Exercise
Word for word, transcribe all the entries shown below.

Stored data
============

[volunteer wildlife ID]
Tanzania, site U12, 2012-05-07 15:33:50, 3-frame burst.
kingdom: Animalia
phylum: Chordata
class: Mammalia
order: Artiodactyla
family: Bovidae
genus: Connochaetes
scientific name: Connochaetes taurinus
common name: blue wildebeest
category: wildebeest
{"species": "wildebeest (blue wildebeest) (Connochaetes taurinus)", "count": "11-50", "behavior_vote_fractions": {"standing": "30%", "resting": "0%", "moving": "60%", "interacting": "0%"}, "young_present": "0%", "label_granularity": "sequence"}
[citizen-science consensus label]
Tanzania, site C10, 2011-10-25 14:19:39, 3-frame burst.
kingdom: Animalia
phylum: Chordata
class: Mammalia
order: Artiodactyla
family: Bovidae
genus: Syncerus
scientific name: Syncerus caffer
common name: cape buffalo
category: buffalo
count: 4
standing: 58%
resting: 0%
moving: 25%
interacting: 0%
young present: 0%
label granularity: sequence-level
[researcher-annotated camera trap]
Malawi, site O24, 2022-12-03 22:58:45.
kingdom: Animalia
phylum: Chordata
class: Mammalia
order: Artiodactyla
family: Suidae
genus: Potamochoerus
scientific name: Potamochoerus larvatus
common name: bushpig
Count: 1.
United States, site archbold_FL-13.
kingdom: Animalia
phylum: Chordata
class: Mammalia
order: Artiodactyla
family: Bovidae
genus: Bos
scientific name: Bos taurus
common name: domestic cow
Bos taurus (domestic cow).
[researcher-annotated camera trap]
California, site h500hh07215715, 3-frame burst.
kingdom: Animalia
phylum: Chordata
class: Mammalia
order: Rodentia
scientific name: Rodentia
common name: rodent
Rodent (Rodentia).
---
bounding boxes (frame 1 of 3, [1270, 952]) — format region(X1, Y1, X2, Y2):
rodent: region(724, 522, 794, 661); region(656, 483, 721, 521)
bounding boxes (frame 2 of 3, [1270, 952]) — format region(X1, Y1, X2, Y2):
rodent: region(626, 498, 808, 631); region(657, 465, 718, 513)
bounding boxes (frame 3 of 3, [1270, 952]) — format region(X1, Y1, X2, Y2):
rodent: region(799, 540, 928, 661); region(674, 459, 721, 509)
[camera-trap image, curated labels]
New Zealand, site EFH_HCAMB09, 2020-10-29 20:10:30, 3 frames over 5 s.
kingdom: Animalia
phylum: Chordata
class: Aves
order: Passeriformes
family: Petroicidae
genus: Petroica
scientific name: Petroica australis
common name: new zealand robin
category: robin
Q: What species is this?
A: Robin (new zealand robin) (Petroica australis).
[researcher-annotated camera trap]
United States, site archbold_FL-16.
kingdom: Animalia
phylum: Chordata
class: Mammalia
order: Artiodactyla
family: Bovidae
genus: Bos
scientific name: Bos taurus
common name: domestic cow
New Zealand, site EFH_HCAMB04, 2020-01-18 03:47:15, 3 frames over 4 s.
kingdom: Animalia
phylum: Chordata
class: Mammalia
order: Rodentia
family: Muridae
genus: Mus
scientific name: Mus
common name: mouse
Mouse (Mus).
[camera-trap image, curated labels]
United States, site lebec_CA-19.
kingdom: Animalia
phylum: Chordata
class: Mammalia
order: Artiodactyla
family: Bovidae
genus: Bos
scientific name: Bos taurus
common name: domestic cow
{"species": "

============

Your response
[volunteer wildlife ID]
Tanzania, site U12, 2012-05-07 15:33:50, 3-frame burst.
kingdom: Animalia
phylum: Chordata
class: Mammalia
order: Artiodactyla
family: Bovidae
genus: Connochaetes
scientific name: Connochaetes taurinus
common name: blue wildebeest
category: wildebeest
{"species": "wildebeest (blue wildebeest) (Connochaetes taurinus)", "count": "11-50", "behavior_vote_fractions": {"standing": "30%", "resting": "0%", "moving": "60%", "interacting": "0%"}, "young_present": "0%", "label_granularity": "sequence"}
[citizen-science consensus label]
Tanzania, site C10, 2011-10-25 14:19:39, 3-frame burst.
kingdom: Animalia
phylum: Chordata
class: Mammalia
order: Artiodactyla
family: Bovidae
genus: Syncerus
scientific name: Syncerus caffer
common name: cape buffalo
category: buffalo
count: 4
standing: 58%
resting: 0%
moving: 25%
interacting: 0%
young present: 0%
label granularity: sequence-level
[researcher-annotated camera trap]
Malawi, site O24, 2022-12-03 22:58:45.
kingdom: Animalia
phylum: Chordata
class: Mammalia
order: Artiodactyla
family: Suidae
genus: Potamochoerus
scientific name: Potamochoerus larvatus
common name: bushpig
Count: 1.
United States, site archbold_FL-13.
kingdom: Animalia
phylum: Chordata
class: Mammalia
order: Artiodactyla
family: Bovidae
genus: Bos
scientific name: Bos taurus
common name: domestic cow
Bos taurus (domestic cow).
[researcher-annotated camera trap]
California, site h500hh07215715, 3-frame burst.
kingdom: Animalia
phylum: Chordata
class: Mammalia
order: Rodentia
scientific name: Rodentia
common name: rodent
Rodent (Rodentia).
---
bounding boxes (frame 1 of 3, [1270, 952]) — format region(X1, Y1, X2, Y2):
rodent: region(724, 522, 794, 661); region(656, 483, 721, 521)
bounding boxes (frame 2 of 3, [1270, 952]) — format region(X1, Y1, X2, Y2):
rodent: region(626, 498, 808, 631); region(657, 465, 718, 513)
bounding boxes (frame 3 of 3, [1270, 952]) — format region(X1, Y1, X2, Y2):
rodent: region(799, 540, 928, 661); region(674, 459, 721, 509)
[camera-trap image, curated labels]
New Zealand, site EFH_HCAMB09, 2020-10-29 20:10:30, 3 frames over 5 s.
kingdom: Animalia
phylum: Chordata
class: Aves
order: Passeriformes
family: Petroicidae
genus: Petroica
scientific name: Petroica australis
common name: new zealand robin
category: robin
Q: What species is this?
A: Robin (new zealand robin) (Petroica australis).
[researcher-annotated camera trap]
United States, site archbold_FL-16.
kingdom: Animalia
phylum: Chordata
class: Mammalia
order: Artiodactyla
family: Bovidae
genus: Bos
scientific name: Bos taurus
common name: domestic cow
New Zealand, site EFH_HCAMB04, 2020-01-18 03:47:15, 3 frames over 4 s.
kingdom: Animalia
phylum: Chordata
class: Mammalia
order: Rodentia
family: Muridae
genus: Mus
scientific name: Mus
common name: mouse
Mouse (Mus).
[camera-trap image, curated labels]
United States, site lebec_CA-19.
kingdom: Animalia
phylum: Chordata
class: Mammalia
order: Artiodactyla
family: Bovidae
genus: Bos
scientific name: Bos taurus
common name: domestic cow
{"species": "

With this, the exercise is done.